O‘ZBEKISTON RESPUBLIKASINING TOSKANA VA UMBRIYA SHAHRIDAGI FAXRIY KONSULLOHI
CONSOLATO ONORARIO DELLA REPUBBLICA DELL' UZBEKISTAN PER LA TOSCANA E UMBRIA

Il fiorentino Leonardo Comucci convocato come osservatore alle elezioni dell’Uzbekistan

Nel 2012 si era impegnato per siglare il patto di gemellaggio con la città di Samarcanda
Firenze, 23 dicembre 2019 – C’è anche un fiorentino tra gli osservatori internazionali indipendenti convocati alle elezioni parlamentari dell’Uzbekistan, che si sono svolte domenica scorsa, sotto la nuova presidenza di Mirziyoyev.

Si tratta di Leonardo Comucci, presidente dell’Associazione Il Santuccio: «Firenze é legata alla città di Samarcanda da un patto di amicizia e gemellaggio che mi sono impegnato in prima persona perché venisse siglato, nel 2012 – spiega Comucci -. Oggi l’Uzbekistan è un paese con un’economia in vorticoso sviluppo, e guarda all’Italia con crescente interesse. Una popolazione composta da 32 milioni di persone, prevalentemente giovani, che potrebbe offrire terreno fertile anche alle nostre imprese».

Situata nel cuore dell’Asia Centrale, la Repubblica dell’Uzbekistan sta emergendo nel mercato globale grazie ad un’economia diversificata e dinamica e anche per una politica interna volta a favorire la modernizzazione e il progresso sociale. A seguito della scomparsa del leader storico Islam Karimov, nel settembre 2016 -che ricordiamo era stato presidente fin dall’indipendenza ottenuta nel 1991 dopo il crollo dell’Urss-, l’ex primo ministro Shavkat Mirziyoyev è stato eletto alla guida del paese, avviando riforme nel campo economico, giudiziario, e sociale e rafforzando le relazioni esistenti con le vicine repubbliche centro asiatiche.

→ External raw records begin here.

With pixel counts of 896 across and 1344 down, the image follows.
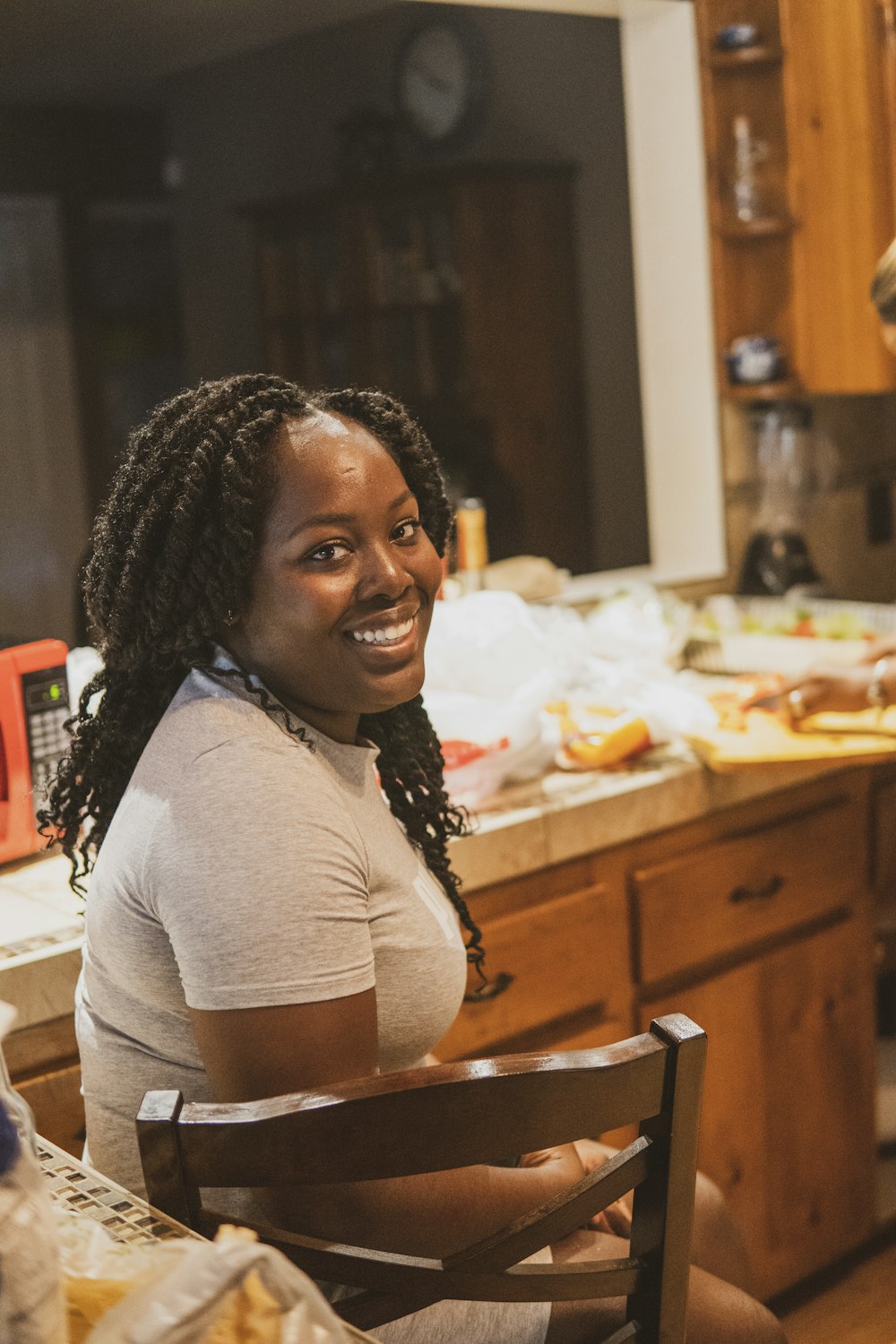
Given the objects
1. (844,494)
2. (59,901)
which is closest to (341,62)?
(844,494)

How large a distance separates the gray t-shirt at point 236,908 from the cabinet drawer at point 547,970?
2.01ft

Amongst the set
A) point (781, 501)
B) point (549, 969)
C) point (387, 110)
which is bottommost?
point (549, 969)

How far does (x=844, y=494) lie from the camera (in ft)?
11.7

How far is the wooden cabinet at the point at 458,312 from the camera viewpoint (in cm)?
471

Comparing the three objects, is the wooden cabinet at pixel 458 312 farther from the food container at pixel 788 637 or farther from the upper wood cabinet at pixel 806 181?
the food container at pixel 788 637

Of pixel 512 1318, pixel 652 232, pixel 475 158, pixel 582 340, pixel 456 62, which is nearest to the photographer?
pixel 512 1318

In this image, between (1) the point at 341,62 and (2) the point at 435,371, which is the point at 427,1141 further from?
(1) the point at 341,62

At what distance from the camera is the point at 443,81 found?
4.50 metres

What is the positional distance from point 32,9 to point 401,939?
3665 millimetres

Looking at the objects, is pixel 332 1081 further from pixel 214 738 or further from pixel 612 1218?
pixel 612 1218

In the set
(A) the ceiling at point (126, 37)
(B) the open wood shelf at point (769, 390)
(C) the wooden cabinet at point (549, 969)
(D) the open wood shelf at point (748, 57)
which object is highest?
(A) the ceiling at point (126, 37)

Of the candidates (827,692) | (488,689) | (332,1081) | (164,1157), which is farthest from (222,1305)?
(827,692)

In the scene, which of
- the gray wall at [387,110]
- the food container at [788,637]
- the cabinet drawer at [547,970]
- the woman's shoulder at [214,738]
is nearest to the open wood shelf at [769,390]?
the food container at [788,637]

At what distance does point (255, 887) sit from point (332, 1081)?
16 centimetres
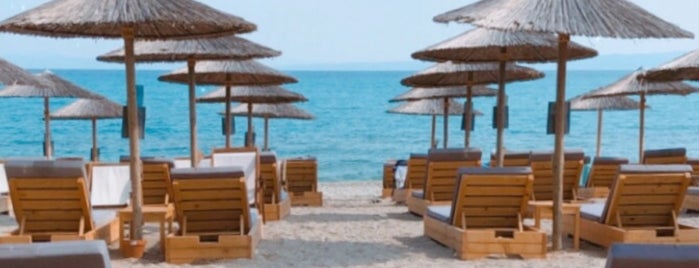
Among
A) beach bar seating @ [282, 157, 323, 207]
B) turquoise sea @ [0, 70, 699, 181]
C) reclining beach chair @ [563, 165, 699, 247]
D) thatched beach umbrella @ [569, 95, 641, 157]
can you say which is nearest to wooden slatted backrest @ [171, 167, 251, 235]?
reclining beach chair @ [563, 165, 699, 247]

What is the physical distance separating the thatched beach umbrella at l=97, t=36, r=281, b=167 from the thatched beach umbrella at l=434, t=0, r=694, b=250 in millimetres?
2456

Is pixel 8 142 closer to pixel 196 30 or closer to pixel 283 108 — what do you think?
pixel 283 108

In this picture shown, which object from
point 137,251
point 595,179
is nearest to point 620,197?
point 137,251

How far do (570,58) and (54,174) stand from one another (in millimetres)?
4902

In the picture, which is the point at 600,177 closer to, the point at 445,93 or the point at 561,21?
the point at 445,93

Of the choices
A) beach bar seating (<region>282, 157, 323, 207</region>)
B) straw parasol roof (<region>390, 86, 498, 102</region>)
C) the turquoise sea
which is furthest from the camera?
the turquoise sea

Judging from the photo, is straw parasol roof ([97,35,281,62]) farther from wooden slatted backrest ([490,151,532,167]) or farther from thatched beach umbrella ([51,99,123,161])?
thatched beach umbrella ([51,99,123,161])

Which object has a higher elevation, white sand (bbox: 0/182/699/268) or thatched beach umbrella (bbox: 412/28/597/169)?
thatched beach umbrella (bbox: 412/28/597/169)

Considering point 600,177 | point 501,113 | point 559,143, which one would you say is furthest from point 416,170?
point 559,143

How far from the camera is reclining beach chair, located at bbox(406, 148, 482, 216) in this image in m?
8.33

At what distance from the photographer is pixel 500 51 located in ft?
29.4

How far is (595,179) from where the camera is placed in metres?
11.0

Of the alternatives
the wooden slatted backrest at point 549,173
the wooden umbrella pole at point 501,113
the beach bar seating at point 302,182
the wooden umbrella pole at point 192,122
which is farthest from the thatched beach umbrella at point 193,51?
the beach bar seating at point 302,182

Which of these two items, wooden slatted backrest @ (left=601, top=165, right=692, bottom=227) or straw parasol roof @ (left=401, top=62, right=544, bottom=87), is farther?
straw parasol roof @ (left=401, top=62, right=544, bottom=87)
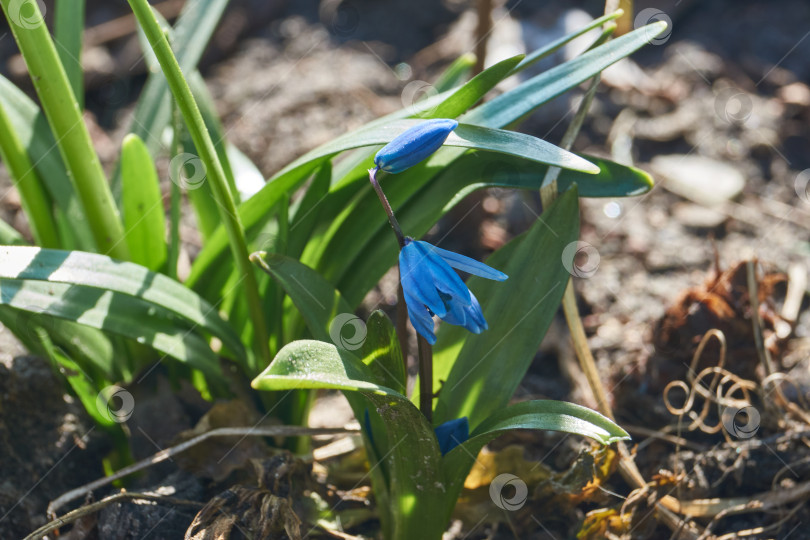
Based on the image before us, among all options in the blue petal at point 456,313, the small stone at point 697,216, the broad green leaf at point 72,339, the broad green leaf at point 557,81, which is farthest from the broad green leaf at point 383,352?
the small stone at point 697,216

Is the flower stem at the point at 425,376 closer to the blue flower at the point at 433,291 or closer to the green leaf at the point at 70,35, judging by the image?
the blue flower at the point at 433,291

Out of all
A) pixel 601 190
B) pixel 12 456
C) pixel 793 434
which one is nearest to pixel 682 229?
pixel 793 434

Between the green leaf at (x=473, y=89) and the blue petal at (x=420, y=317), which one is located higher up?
the green leaf at (x=473, y=89)

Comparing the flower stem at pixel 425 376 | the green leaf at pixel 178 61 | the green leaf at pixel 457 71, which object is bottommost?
the flower stem at pixel 425 376

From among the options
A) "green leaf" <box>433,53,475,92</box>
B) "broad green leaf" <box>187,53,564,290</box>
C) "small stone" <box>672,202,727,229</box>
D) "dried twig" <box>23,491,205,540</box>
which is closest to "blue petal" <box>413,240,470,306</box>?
"broad green leaf" <box>187,53,564,290</box>

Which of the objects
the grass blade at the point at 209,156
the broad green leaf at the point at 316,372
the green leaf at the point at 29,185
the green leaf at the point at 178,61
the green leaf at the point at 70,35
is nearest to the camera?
the broad green leaf at the point at 316,372
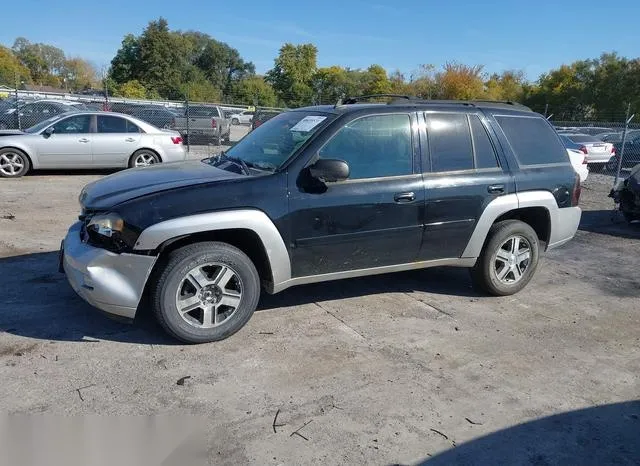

«La Repubblica dell’Uzbekistan – sottolinea Comucci – sta vivendo un lungo processo di trasformazione interna per il rafforzamento delle Istituzioni e della sicurezza nazionale e la diversificazione economica, con l’intento di diminuire la dipendenza dalle rendite del cotone e delle risorse energetiche e aprire il paese a imprenditori stranieri. La posizione geografica fa della Repubblica uzbeka punto focale della Nuova Via della Seta e luogo di interconnessione con l’intero mercato euroasiatico; le riserve naturali ed energetiche e la presenza di FEZ sono un risorsa che deve essere presa in considerazione dalle aziende straniere, in special modo da quelle italiane, alla ricerca di nuovi mercati dove direzionare le proprie esportazioni e investimenti. Nella “corsa all’Asia Centrale” che vede Russia, Stati Uniti e Cina in pole position, l’Uzbekistan si presenta come una delle realtà più interessanti che non può essere trascurata dai paesi europei. L’auspicio – conclude Comucci – è che l’Italia, le cui imprese godono di grande considerazione nel panorama imprenditoriale uzbeko per il loro know how e la qualità della loro produzione, possa essere sempre più presente in Uzbekistan in settori dinamici come quello dell’agribusiness, della realizzazione di infrastrutture, e delle nuove tecnologie».